■ **TASK INPUTS**:
-------------------------
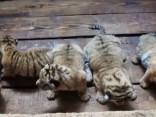 Dabas parkā Ķīnā pasaulē nākuši pieci Mandžūrijas tīģerēni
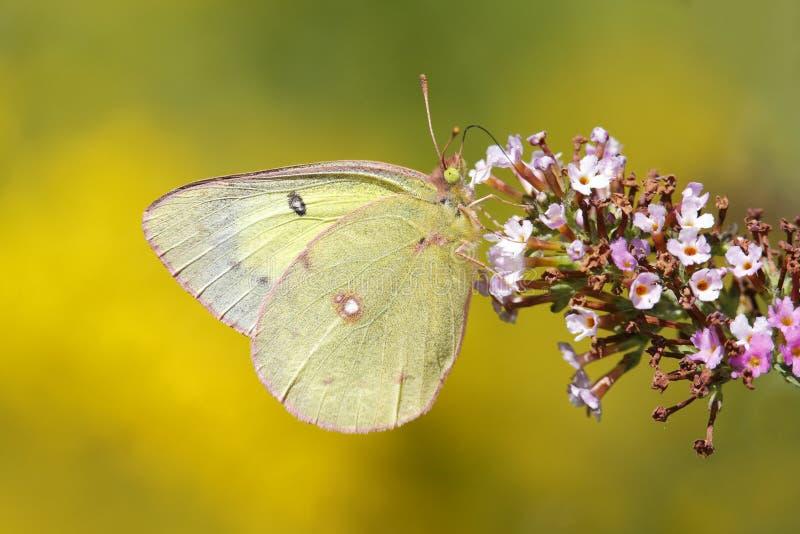 Orange Schwefel-Schmetterling auf Schmetterling Bush stockfotos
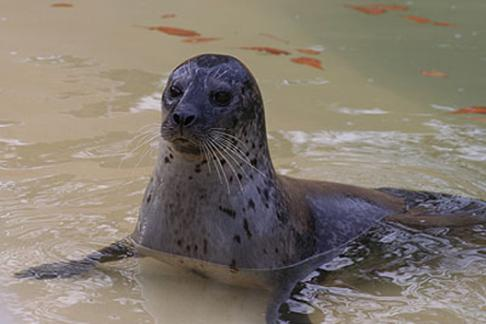 Click to view details and reviews for Cornish Seal Sanctuary Gweek.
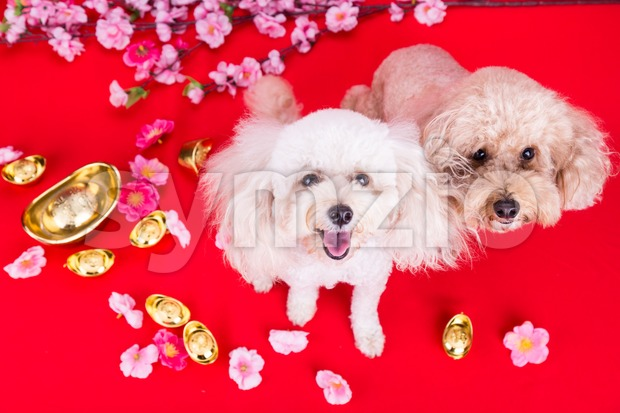 Dog in Chinese New Year festive setting in red background. 2018 is year of the dog in Chinese lunar zodiac ...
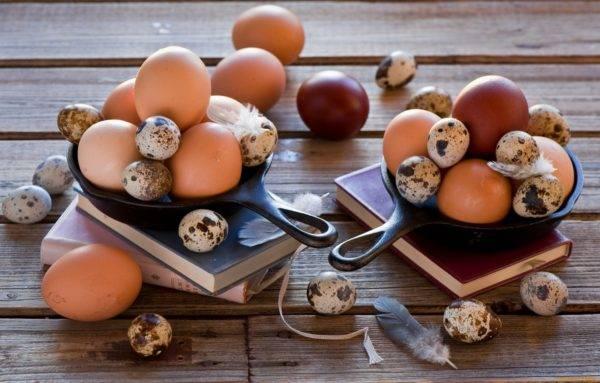Можно ли кормящей маме кушать яичницу и омлет — польза куриных и перепелиных яиц при грудном вскармливании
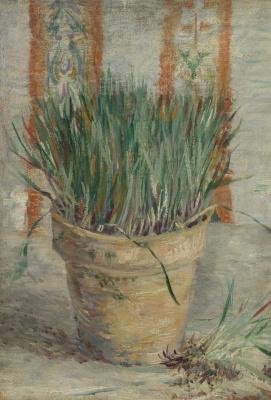 Vincent van Gogh. Flower pot with garlic
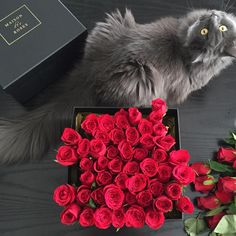 Maison des Roses work today, and fatty is very involved. Mostly just stealing roses and drinking water out of vases, it's a productive day for furry. #Mischka #RussianBlue #mycat #atwork #MaisonDesRoses #bloombox #red #roses #TajMahal #ScarlettOHara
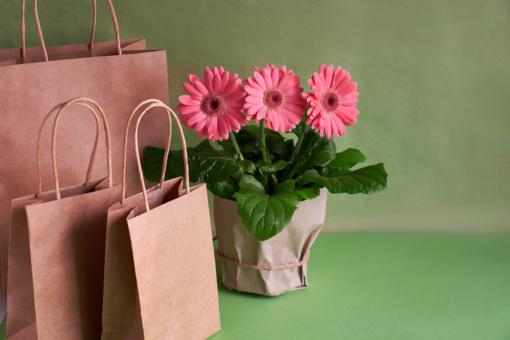 """Nuo antradienio """"Rimi"""" siūlys daugkartinius maišelius iš perdirbtų plastiko butelių"""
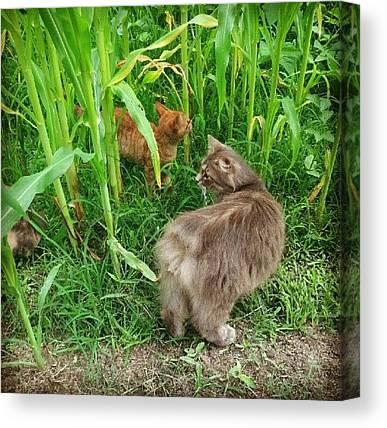 Manx Cats Canvas Prints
-------------------------
■ **REQUIRED WORK**:
Repeat, word for word and with no pictures, only the lines running from the beginning of the data to the line that contains "Vincent van Gogh. Flower pot with garlic".

■ **SOLUTION BELOW**:
 Dabas parkā Ķīnā pasaulē nākuši pieci Mandžūrijas tīģerēni
 Orange Schwefel-Schmetterling auf Schmetterling Bush stockfotos
 Click to view details and reviews for Cornish Seal Sanctuary Gweek.
 Dog in Chinese New Year festive setting in red background. 2018 is year of the dog in Chinese lunar zodiac ...
Можно ли кормящей маме кушать яичницу и омлет — польза куриных и перепелиных яиц при грудном вскармливании
 Vincent van Gogh. Flower pot with garlic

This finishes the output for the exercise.